In the fast-evolving biotech and medtech landscape, access to capital is not just a necessity, it’s a strategic driver of innovation and growth – a topic that was center stage during NLSDays 2025 in Gothenburg.
The NLSDays supersession titled “Financing the Future of Life Science – Strategies, Trends, and Opportunities” brought together leading investors, financial strategists, and venture capitalists to explore the current and future state of financing in the sector.
The panel, moderated by Renee Lucander, CEO of Hansa Biopharma, featured Yohan Christensen, Partner at HealthCap, Sonia Benhamida, Managing Director at BlackRock, Kristofer Klerfalk, Entrepreneur and Managing Partner at Life Science Invest, and Peter Horn Møller, Founding Partner at Marigold Investment Management.
Renee Lucander opened up the discussion with a perhaps surprising fact: In Europe, and particularly in the Nordics, the market has recently outperformed the US. There are several reasons for this, she said, including falling interest rates, which directly affect risk assessments for investors, and the growing need for Big Pharma to fill upcoming gaps from patent cliffs.
Early-stage financing
The panel discussed the issue of the proliferation of spinouts from academic institutions in Europe, which is made easier by local rules like Sweden’s teacher’s exemption, and how it might dilute early-stage financing. “Do we really have the capital depth to take all these spinouts forward into the clinic and beyond? – And is it a problem if only a few get funded?” asked Renee Lucander.
“It’s actually healthy to have competition. It pushes the market to ask the right questions”, commented Kristofer Klerfalk, adding: “Investors, incubators, and the ecosystem all have a role in demanding that early-stage spinouts fill their gaps”. While not all projects will make it, the process frees up competence for the others, he explained. ”Given the small size of the Nordic countries, we need as many knowledgeable professionals as possible.”
Peter Horn Møller agreed, arguing that it’s not a problem if only the best survive, as that’s innovation. “The real problem is when the wrong projects are born”, he said.
The Nordics, despite being a region with high-quality science and infrastructure, is not always good at turning that potential into commercial success.
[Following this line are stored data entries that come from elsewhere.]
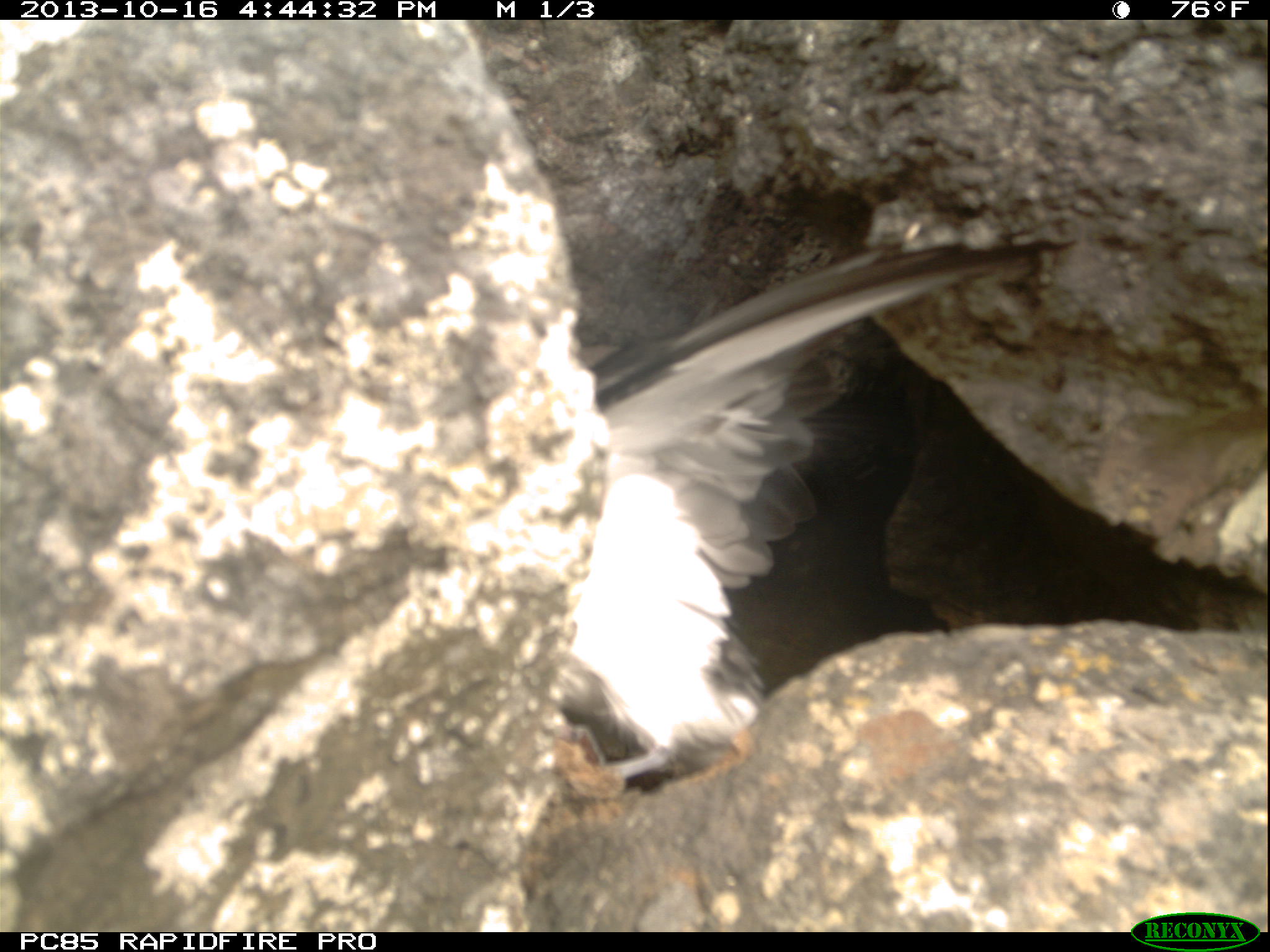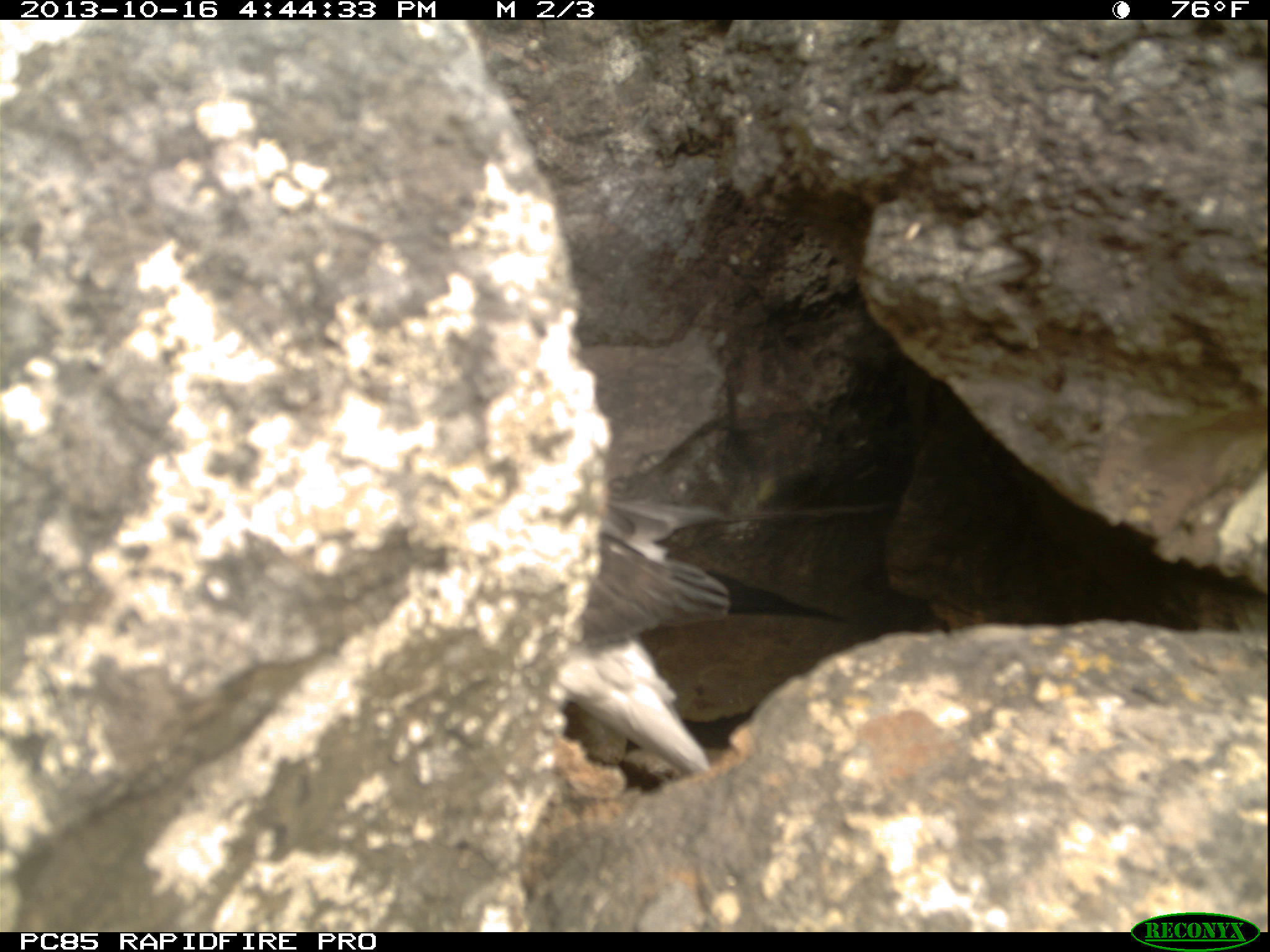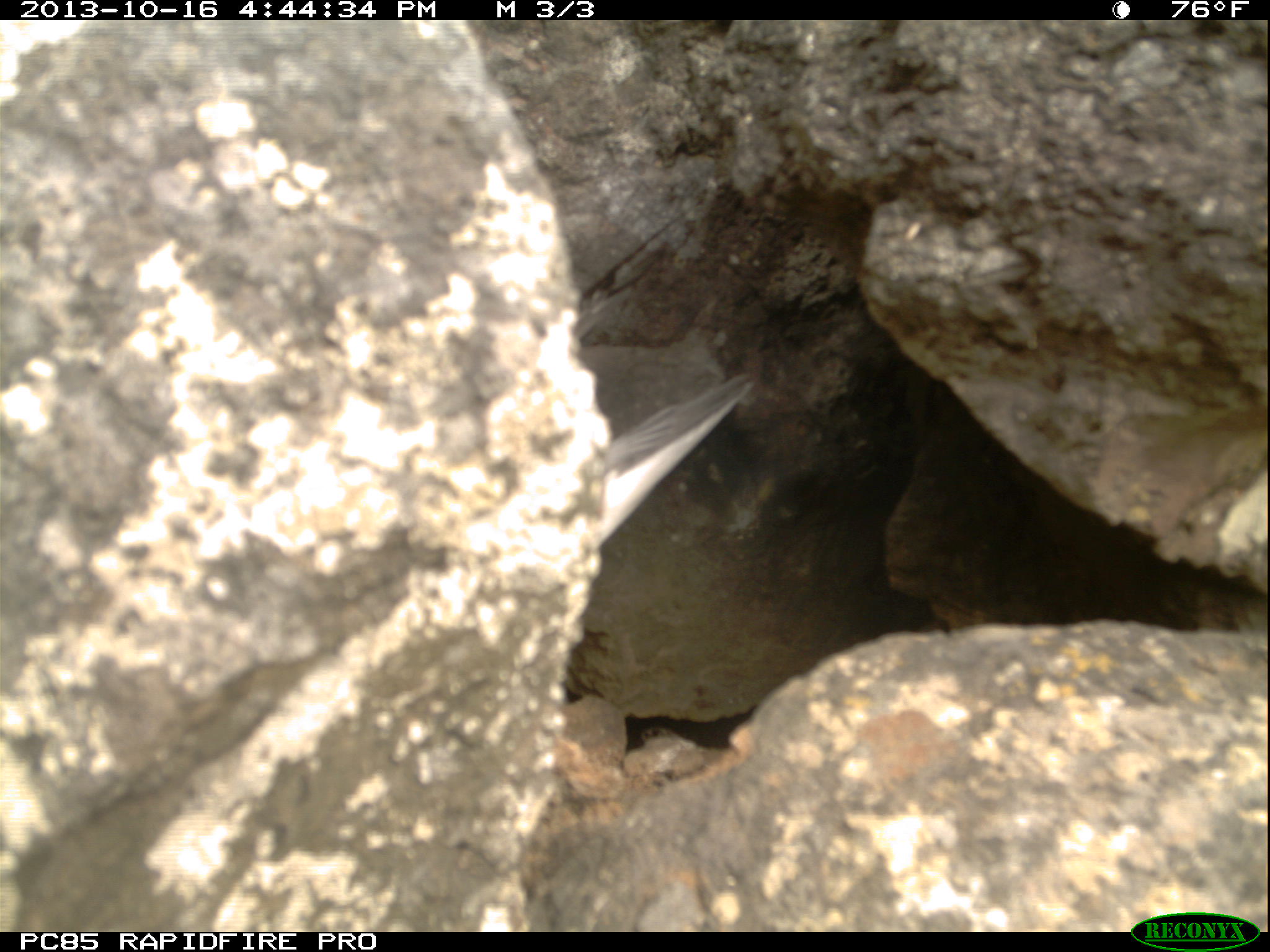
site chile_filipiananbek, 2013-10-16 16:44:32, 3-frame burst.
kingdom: Animalia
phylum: Chordata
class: Aves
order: Procellariiformes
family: Procellariidae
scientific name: Procellariidae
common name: petrel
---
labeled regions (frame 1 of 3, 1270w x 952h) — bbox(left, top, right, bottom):
petrel: bbox(553, 227, 1062, 785)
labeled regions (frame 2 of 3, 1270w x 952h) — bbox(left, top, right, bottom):
petrel: bbox(544, 504, 746, 785)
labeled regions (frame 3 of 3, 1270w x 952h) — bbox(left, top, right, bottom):
petrel: bbox(574, 363, 756, 622)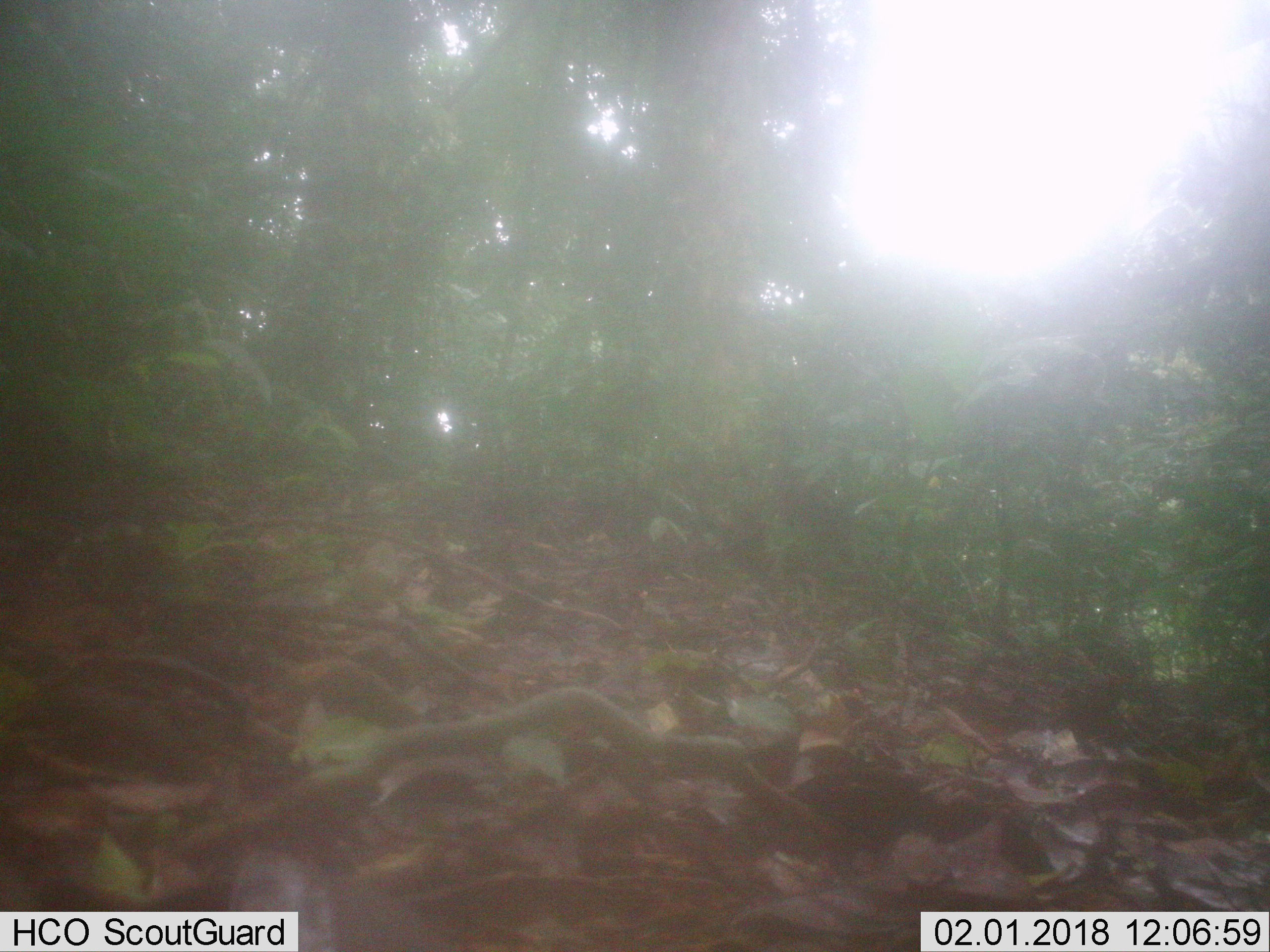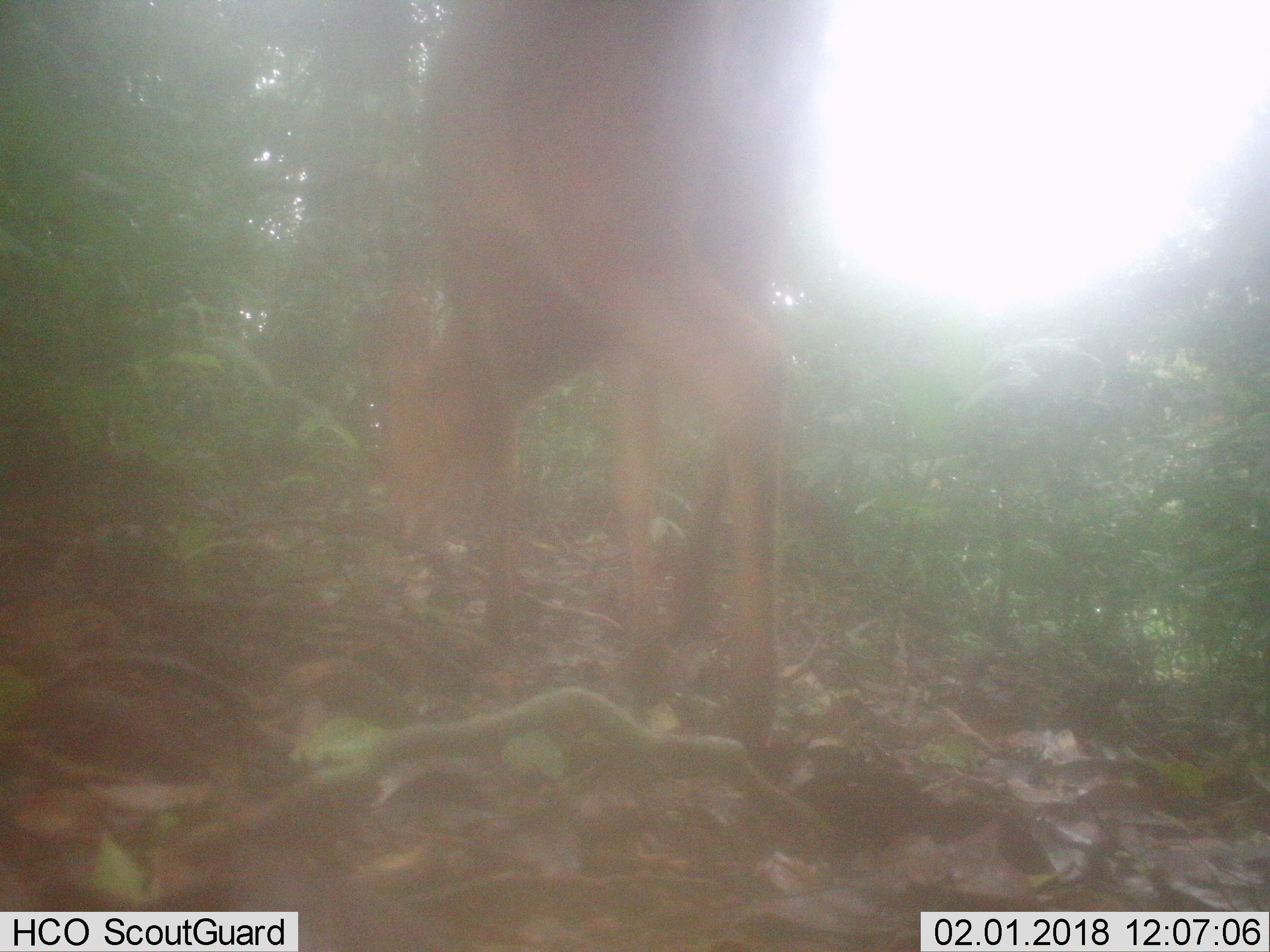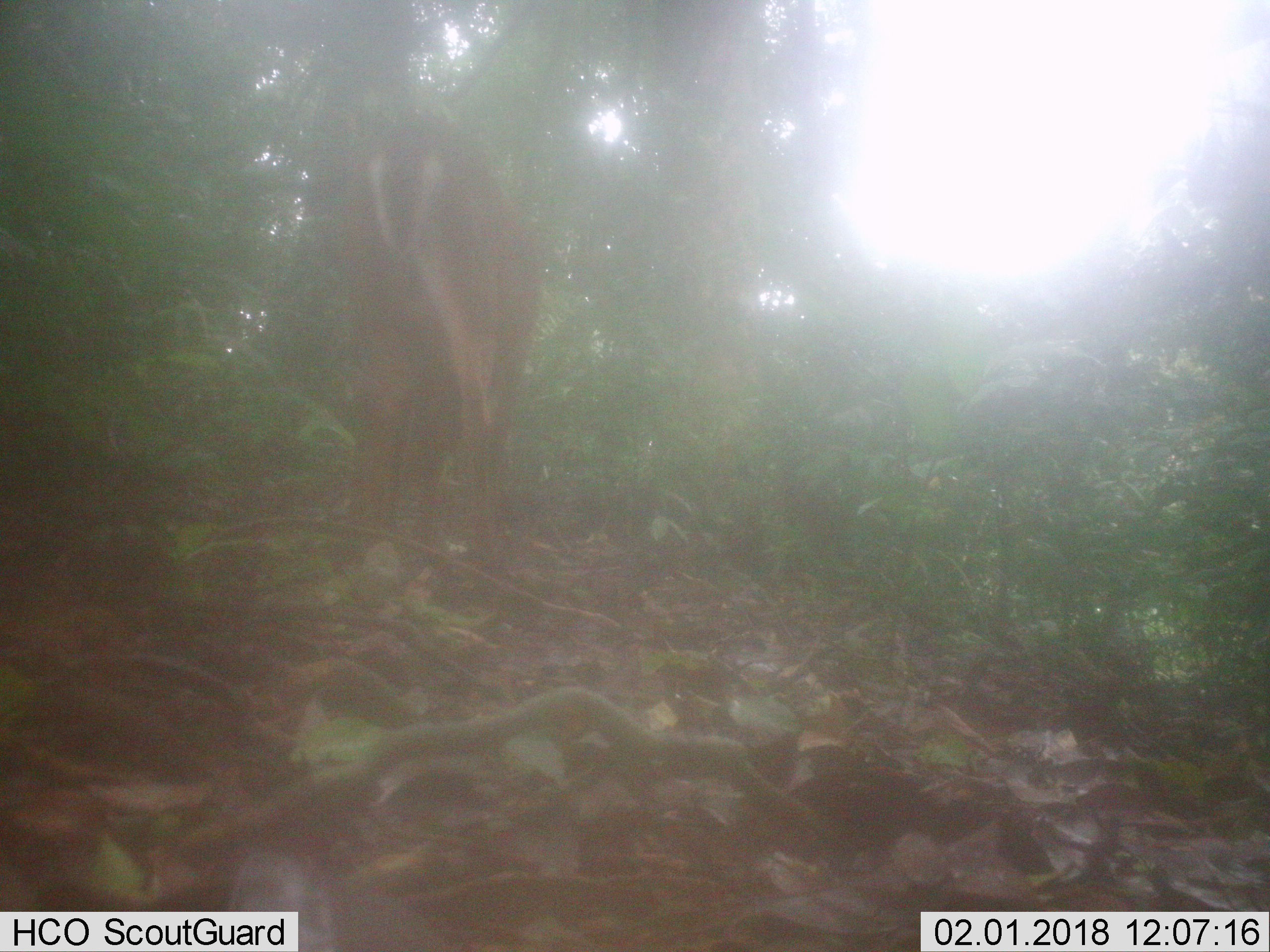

Horn Møller’s solution is that selection should start early – at the university level. “Qualifying projects early doesn’t require huge funding, just time and expertise. Once that selection happens, the companies that are incorporated are much more likely to succeed and compete for capital effectively”, he argued.
Lack of Nordic VCs
Delving further into the financing situation in the Nordics, the panel discussed the fact that the region has top-tier science on par with London, Zurich, Basel, Boston, and the Bay Area, yet many companies still struggle to take the next step.
Kristofer Klerfalk thinks part of the problem is that there are too few venture firms in the Nordics. “We need more international VCs to come here because our science is world-class.”
He added that the Nordics also need to allow failure: ”In the region, we tend to avoid letting people fail, but failure is essential learning. In the US, biotech CEOs often fail multiple times before succeeding – we should embrace that mindset.”
He also noted that innovation and entrepreneurship training should be included earlier, even in medical education, so professionals see how they can play a role in innovation beyond clinical work.
Peter Horn Møller argued that the issue should not be about the amount of capital, but rather how it is used: “Whether there’s too much or too little money, you need to plan and use it wisely.”
Later-stage financing
Europe doesn’t have the same capital depth or unified ecosystem as the US, and investors here tend to be more risk-averse. The panel was asked how this affects the way companies raise capital.
Yohan Christensen argued that the venture model as we know it is dying. “Traditionally, VCs took early risks, and successful companies later raised money at higher valuations. That’s no longer happening”, he said. Investors are waiting until risk is gone, often post–proof of concept: “So who’s left to take the early risk? It’s becoming a systemic issue”, he argued.
The panel noted that historically, European companies raised smaller, stepwise rounds, whereas now there are larger early-stage rounds designed to take companies further. But this also concentrates capital among fewer companies, making the ecosystem more competitive. Structural consolidation also affects financing dynamics. Europe lacks mid-sized pharma companies, the natural acquirers and partners for biotech. “When big pharma buys them, they often disappear from Europe. That weakens the ecosystem”, Renee Lucander concluded.
The panelists highlighted that we might start seeing a shift as some US scientists are looking to relocate to Europe. At the same time, European pension funds increasingly prioritize equality and sustainability, while US funds move away from it. If European capital starts staying in Europe, it could strengthen the ecosystem.
“European pension funds collectively manage trillions, yet only 0.01–0.03% is allocated to innovation or venture capital. In the US, it’s about 20 times higher. That’s a huge untapped potential”, said Yohan Christensen.
Renee Lucander pointed out that the risk-averse nature of Europeans is the culprit: “The public backlash when investments fail discourages risk-taking. Some failure is inevitable. We need a mindset shift in Europe to accept that”, she concluded.